What you need to do: Give back exactly the lines of the material below that start at the line containing "[camera-trap image, curated labels]" and end at the line containing "common name: mouse", and no others.

Data excerpts:
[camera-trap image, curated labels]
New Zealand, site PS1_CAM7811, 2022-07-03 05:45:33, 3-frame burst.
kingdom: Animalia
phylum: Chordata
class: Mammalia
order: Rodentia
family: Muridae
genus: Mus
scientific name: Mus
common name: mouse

* * *

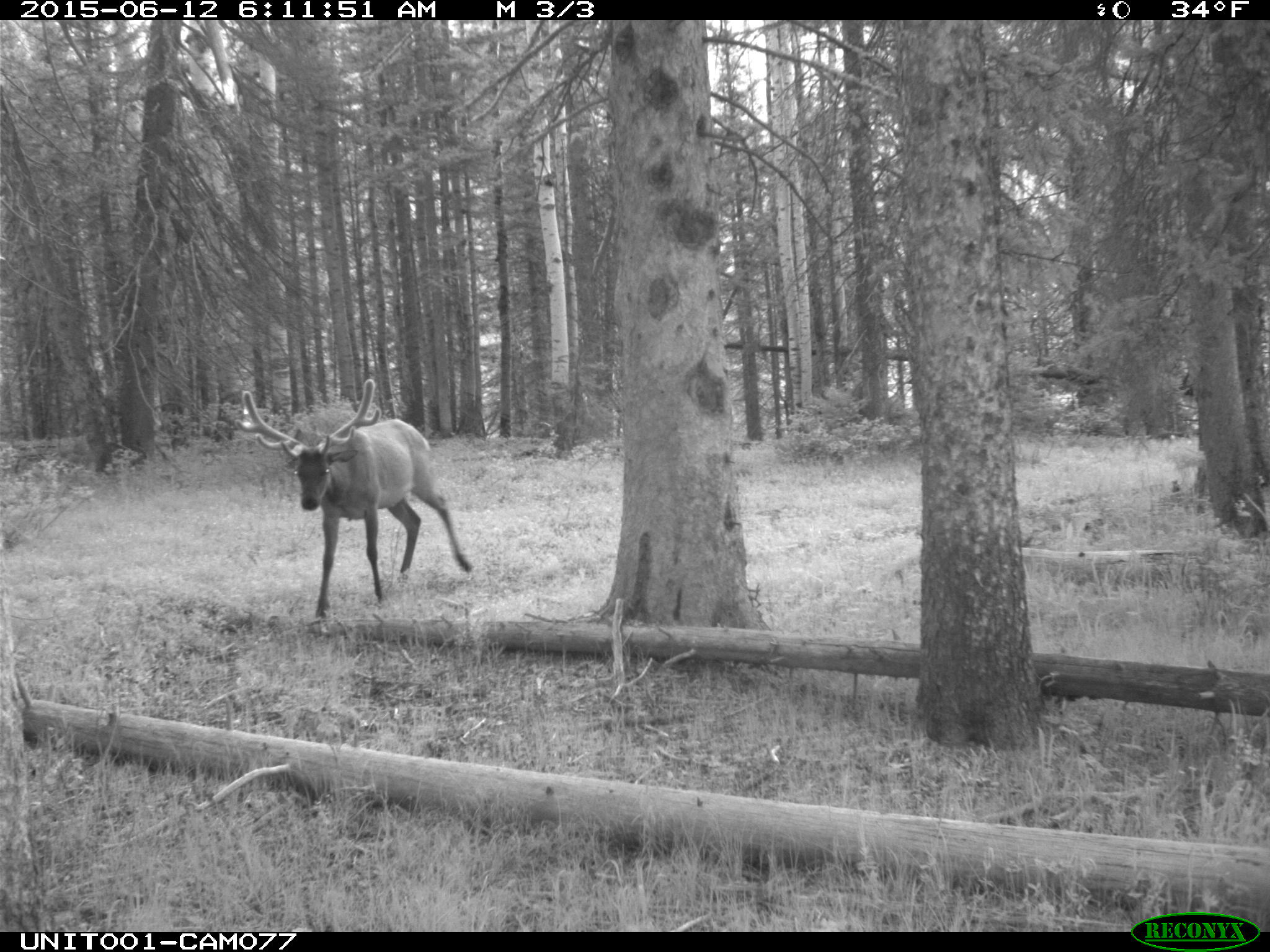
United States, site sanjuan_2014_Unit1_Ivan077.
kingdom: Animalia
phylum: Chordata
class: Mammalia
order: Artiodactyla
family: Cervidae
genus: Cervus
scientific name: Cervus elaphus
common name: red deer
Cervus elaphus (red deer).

Worked solution:
[camera-trap image, curated labels]
New Zealand, site PS1_CAM7811, 2022-07-03 05:45:33, 3-frame burst.
kingdom: Animalia
phylum: Chordata
class: Mammalia
order: Rodentia
family: Muridae
genus: Mus
scientific name: Mus
common name: mouse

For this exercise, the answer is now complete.